• _Work to be completed_
Reproduce, word for word and from start to finish, the case study about the electric vehicle company's move to AWS.

• _Passage provided_
[Start of section]
The customer is the pioneer of Electric vehicles and related technologies in India, involved in designing and manufacturing of compact electric vehicles. The moving a fully managed & scalable infrastructure and configuration shift, resulted in a cost saving of 30%.

About Customer

The customer is the pioneer of Electric Vehicle technology in India. Their mission is to bring tomorrow’s movement today. They have a wide variety of electric vehicles and will be increasing this range even further with products spanning across personal and commercial segments. Their design supports the new paradigm of shared, electric, and connected mobility. Currently, the total number of connected cars is at 7000 and is further expected to grow to 50,000.

Problem Statement

The customer was looking at,

  • A fully managed and scalable Infrastructure set up and configuration on AWS.
  • Application and services migration from current Azure set up to AWS.
  • Setting up of an Extract, Transform, Load (ETL) pipeline for analytics along with managed data lake.
  • Availability and structure of historical data similar to live data for analytics and
  • Framework for near real-time notification.

They were also eyeing at maintaining the reliability of data in Postgres and Cassandra as well as on it’s back up server.

Proposed Solution

All application microservices and MQTT/TCP IoT brokers will be containerized and deployed on AWS Fargate. All latest IoT sensor data will be sent to the AWS environment. IoT Sensor data will be pushed to a Kinesis stream and a Lambda function to query the stream to find the critical data (low battery, door open, etc) and call the notification microservice. Old sensor data to be sent to the Azure environment initially due to existing public IP whitelisting. MQTT bridge and TCP port forwarding to be done to proxy the request from Azure to AWS. Once the old sensors are updated fully cut-over to AWS.
[End of section]
• _Information supplied_
[Start of section]
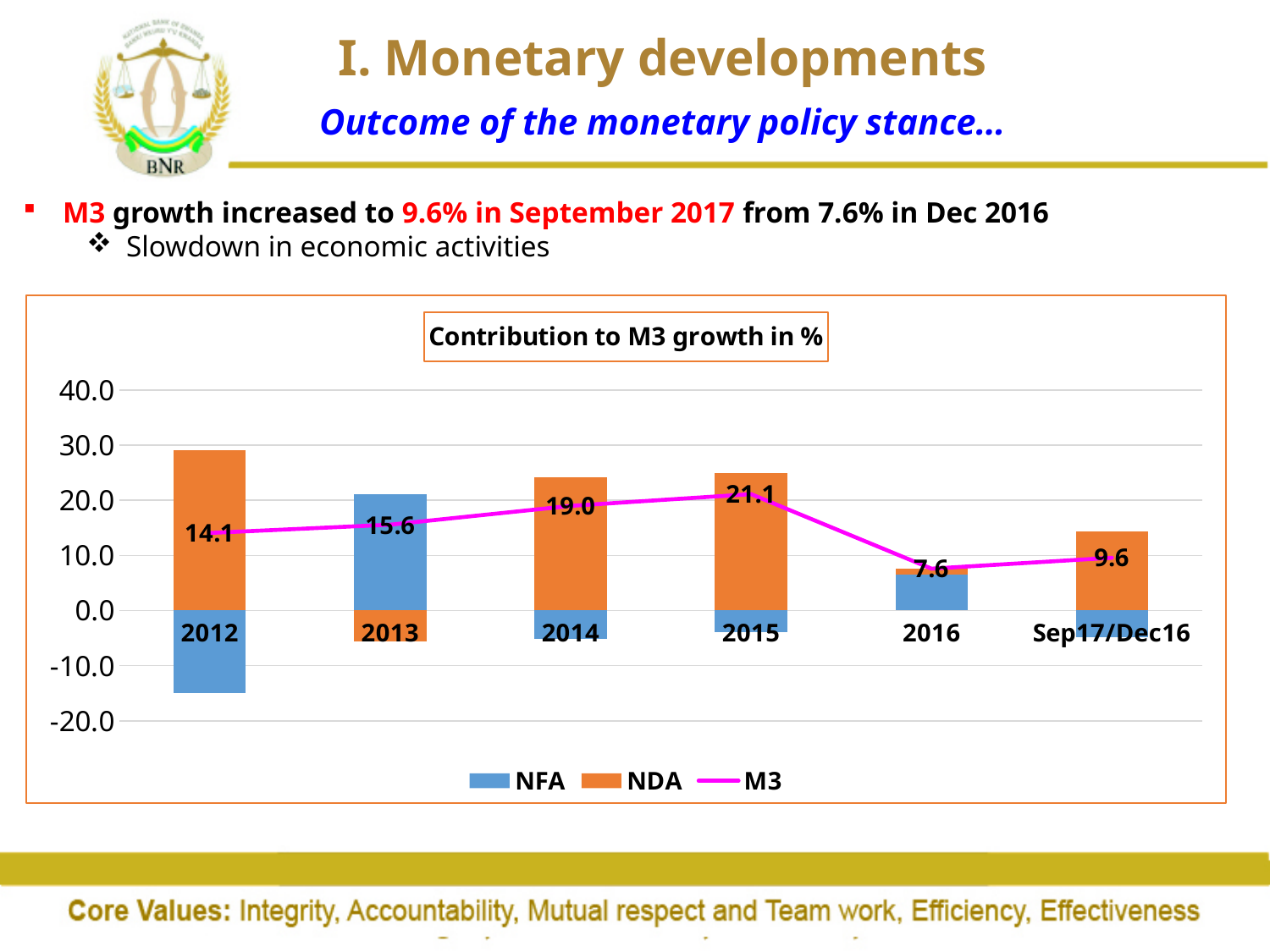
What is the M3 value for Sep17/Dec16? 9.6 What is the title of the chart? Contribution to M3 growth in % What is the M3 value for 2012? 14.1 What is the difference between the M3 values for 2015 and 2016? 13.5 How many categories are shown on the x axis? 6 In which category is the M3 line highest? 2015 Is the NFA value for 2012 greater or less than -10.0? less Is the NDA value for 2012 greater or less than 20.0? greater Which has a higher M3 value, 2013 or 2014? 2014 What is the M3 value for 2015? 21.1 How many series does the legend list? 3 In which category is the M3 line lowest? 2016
[End of section]
• _Answer space_
The customer is the pioneer of Electric vehicles and related technologies in India, involved in designing and manufacturing of compact electric vehicles. The moving a fully managed & scalable infrastructure and configuration shift, resulted in a cost saving of 30%.

About Customer

The customer is the pioneer of Electric Vehicle technology in India. Their mission is to bring tomorrow’s movement today. They have a wide variety of electric vehicles and will be increasing this range even further with products spanning across personal and commercial segments. Their design supports the new paradigm of shared, electric, and connected mobility. Currently, the total number of connected cars is at 7000 and is further expected to grow to 50,000.

Problem Statement

The customer was looking at,

  • A fully managed and scalable Infrastructure set up and configuration on AWS.
  • Application and services migration from current Azure set up to AWS.
  • Setting up of an Extract, Transform, Load (ETL) pipeline for analytics along with managed data lake.
  • Availability and structure of historical data similar to live data for analytics and
  • Framework for near real-time notification.

They were also eyeing at maintaining the reliability of data in Postgres and Cassandra as well as on it’s back up server.

Proposed Solution

All application microservices and MQTT/TCP IoT brokers will be containerized and deployed on AWS Fargate. All latest IoT sensor data will be sent to the AWS environment. IoT Sensor data will be pushed to a Kinesis stream and a Lambda function to query the stream to find the critical data (low battery, door open, etc) and call the notification microservice. Old sensor data to be sent to the Azure environment initially due to existing public IP whitelisting. MQTT bridge and TCP port forwarding to be done to proxy the request from Azure to AWS. Once the old sensors are updated fully cut-over to AWS.